▶ _DOCUMENT SEGMENT_:
··········

Dec 16, 2017 – Feb 24, 2018


Galeria

Rua Fradique Coutinho, 1500 - Vila Madalena, São Paulo

Directions

Cabelo | Rodrigo Cass | Leda Catunda | Pedro França | Lucia Laguna | Jac Leirner | Cristiano Lenhardt | Rodrigo Matheus | Odires Mlászho | Sara Ramo | Mauro Restiffe | Luiz Zerbini

Prova de Artista [Artist’s Proof] is a borrowed term from printmaking (artist’s proofs are the copies that the author reserves for himself/herself, apart from the final edition of a work) referenced here as an investigation of the intimate relation that the artist has with his/her own work. Conceived and organized by the Fortes D’Aloia & Gabriel staff, this group show reflects the desire to unveil issues inherent to artistic process that are often confined to the production backstage.

By focusing on the decisions that lead the artist to recognize the work as being in its final state or to understand it as an experiment of his/her experience in the studio, the exhibition promotes the rediscovery of works such as Retalhos de Plástico [Plastic Rags] (1996) by Leda Catunda. Considered by the artist as a study, the work remained unseen and “forgotten” until then, and can now enter new semantic territories. Rodrigo Cass shows four videos from 2006 to 2007 in a sequence. These were his first contact with this medium, whose homemade mise-en-scène reveals an intimate and affective bond. Contents (2017), a concrete painting on linen, also develops this notion by reinterpreting the subjects from his notebook through some key concepts that guide his research.

As a group, the thirty drawings by Cabelo Sem Título [Untitled] (2017), denote an intense production rhythm, excerpted from a series of 140 oil studies done in only three days. Before becoming large scale panels, canvasses, and murals, his hybrid beings coexist with procedural notes, where the artist himself signals the intensity of his praxis by stating in one of the drawings: “não paro” [“I don’t stop”]. The word is also explored in Cartas para Poemas Automáticos [Letters for Automatic Poems] (2012) by Odires Mlászho, in which fragments of typographic clichés merge with the meshed background to give rise to abstract compositions.

··········

▶ _JOBS_:
1: Please summarize the Prova de Artista exhibition text in two sentences.
2: Carry on the Prova de Artista exhibition text from the point where it stops.

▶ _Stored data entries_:
··········

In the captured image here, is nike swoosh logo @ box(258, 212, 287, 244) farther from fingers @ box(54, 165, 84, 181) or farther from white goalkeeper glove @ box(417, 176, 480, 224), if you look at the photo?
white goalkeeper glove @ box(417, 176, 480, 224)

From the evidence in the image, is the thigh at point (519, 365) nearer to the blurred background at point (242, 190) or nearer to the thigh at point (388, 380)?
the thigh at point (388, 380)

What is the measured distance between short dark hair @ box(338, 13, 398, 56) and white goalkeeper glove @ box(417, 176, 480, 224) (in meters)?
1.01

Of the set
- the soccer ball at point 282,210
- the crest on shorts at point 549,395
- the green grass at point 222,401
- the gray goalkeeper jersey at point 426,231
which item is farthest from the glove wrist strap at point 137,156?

··········

▶ _ANSWERS BY TASK_:
1: Prova de Artista [Artist's Proof], a group show conceived and organized by the Fortes D'Aloia & Gabriel staff, borrows a printmaking term to investigate the intimate relation artists have with their own work and to unveil issues of artistic process often confined to the production backstage. Focusing on the decisions that lead artists to see a work as final or as a studio experiment, it brings forward Leda Catunda's previously unseen study Retalhos de Plástico (1996), Rodrigo Cass's early videos and his painting Contents (2017), thirty drawings by Cabelo excerpted from 140 oil studies done in three days, and Odires Mlászho's Cartas para Poemas Automáticos (2012).

2:
Retrato [Portrait] (2008) by Luiz Zerbini represents a turning point in his career and exemplifies his diversified pictorial investigation. Originally exhibited as part of an installation at the Centro Universitário Maria Antonia (São Paulo, 2008), the work is a large black painting that goes to the limits of the problem of representation in painting: its reflective surface is filled by shadows of its surroundings.

Jac Leirner shows two works that demonstrate a continuous commitment to explore materials to the limit. Osso 008 (40 Desenhos) [Bone 008 (40 Drawings)] (2008) was conceived from the studies for her series with plastic bags, while Timeline (2008-2014) is made with paper chips from another work, chosen and grouped according to date inscriptions. Similarly, Lucia Laguna‘s Desenhos [Drawings] (2016) take shape from the material leftovers of her praxis: they are collages with the tapes used on her canvases that translate autonomously the abstraction developed in the paintings. Sara Ramo, in turn, creates sculptures with dental stone in Matriz and Perversão da Forma [Matrix and the Perversion of Form] (2015) using the paper masks from her video Os Ajudantes [The Helpers] (2015).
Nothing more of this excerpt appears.